[Short web captions]
=== Section Start ===

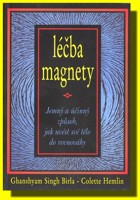 Léčba magnety- jemný a účinný způsob, jak uvést své tělo do rovnováhy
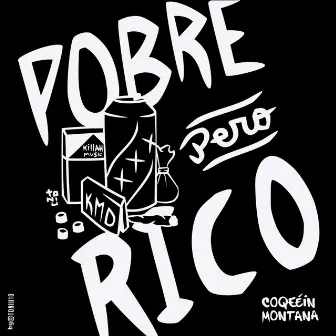 Pobre Pero Rico by Coqeéin Montana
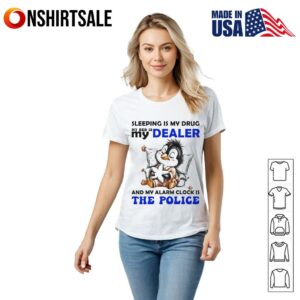 Penguin sleeping is my drug my bed is my dealer and my alarm clock is the police T Shirt 2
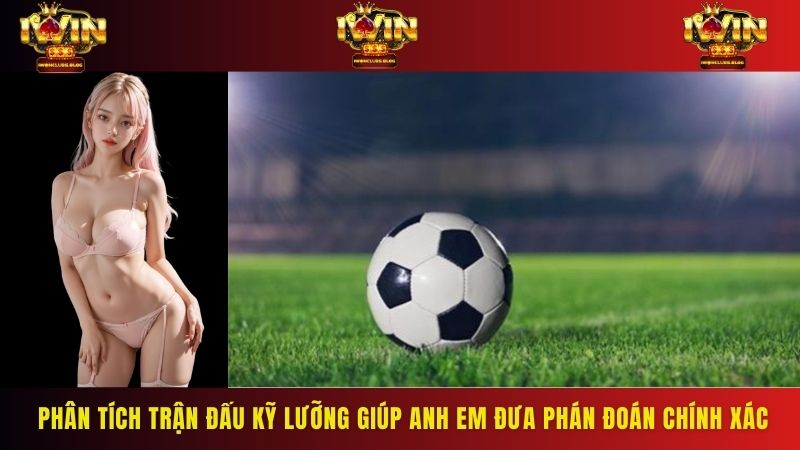 Phân tích trận đấu kỹ lưỡng sẽ giúp anh em đưa ra phán đoán chính xác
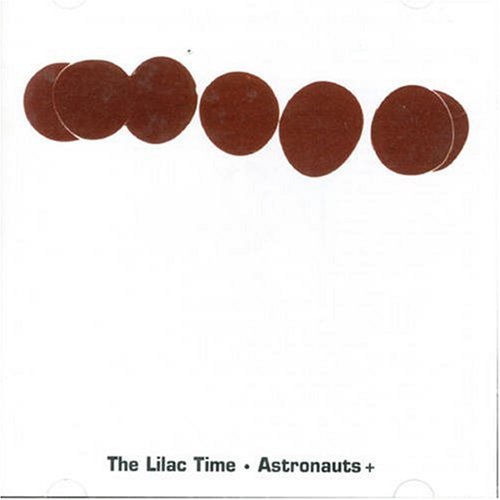 Lilac Time - Astronauts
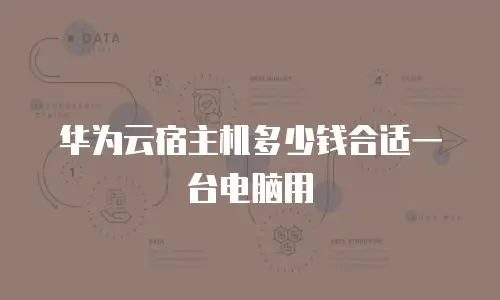 华为云宿主机多少钱合适一台电脑用
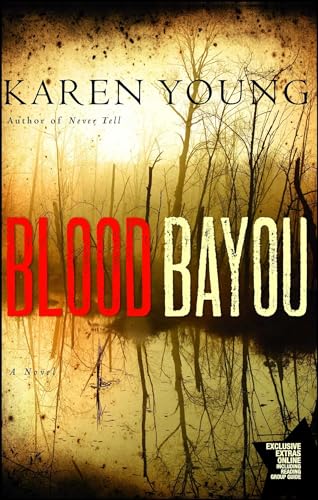 9781416587507: Blood Bayou: A Novel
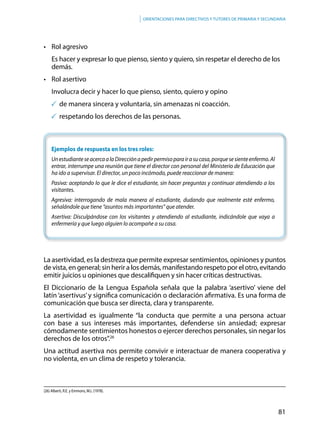 81
Orientaciones para directivos y tutores de primaria y secundaria
	
•	 Rol agresivo
	 Es hacer y expresar lo que pienso, siento y quiero, sin respetar el derecho de los 	
	demás.
•	 Rol asertivo
	 Involucra decir y hacer lo que pienso, siento, quiero y opino
	de manera sincera y voluntaria, sin amenazas ni coacción.
	respetando los derechos de las personas.
Ejemplos de respuesta en los tres roles:
UnestudianteseacercaalaDirecciónapedirpermisoparairasucasa,porquesesienteenfermo.Al
entrar, interrumpe una reunión que tiene el director con personal del Ministerio de Educación que
ha ido a supervisar. El director, un poco incómodo, puede reaccionar de manera:
Pasiva: aceptando lo que le dice el estudiante, sin hacer preguntas y continuar atendiendo a los
visitantes.
Agresiva: interrogando de mala manera al estudiante, dudando que realmente esté enfermo,
señalándole que tiene “asuntos más importantes” que atender.
Asertiva: Disculpándose con los visitantes y atendiendo al estudiante, indicándole que vaya a
enfermería y que luego alguien lo acompañe a su casa.
La asertividad, es la destreza que permite expresar sentimientos, opiniones y puntos
de vista, en general; sin herir a los demás, manifestando respeto por el otro, evitando
emitir juicios u opiniones que descalifiquen y sin hacer críticas destructivas.
El Diccionario de la Lengua Española señala que la palabra ‘asertivo’ viene del
latín‘asertivus’y significa comunicación o declaración afirmativa. Es una forma de
comunicación que busca ser directa, clara y transparente.
La asertividad es igualmente “la conducta que permite a una persona actuar
con base a sus intereses más importantes, defenderse sin ansiedad; expresar
cómodamente sentimientos honestos o ejercer derechos personales, sin negar los
derechos de los otros”.26
Una actitud asertiva nos permite convivir e interactuar de manera cooperativa y
no violenta, en un clima de respeto y tolerancia.
(26) Alberti, R.E. y Emmons, M.L (1978).
 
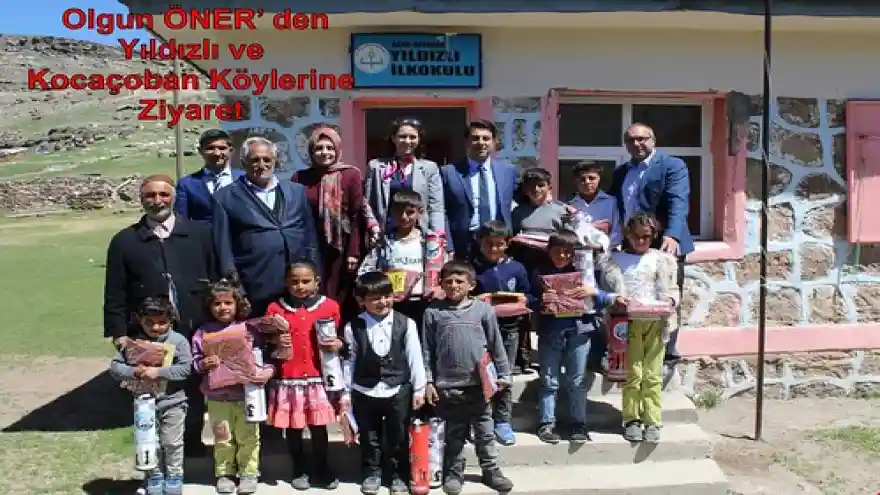  Olgun ÖNER' den Yıldızlı ve Kocaçoban Köylerine Ziyaret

=== Section End ===

State the number of lines above that hold the word "quiero", and say nothing else.

* Answer to this problem: 2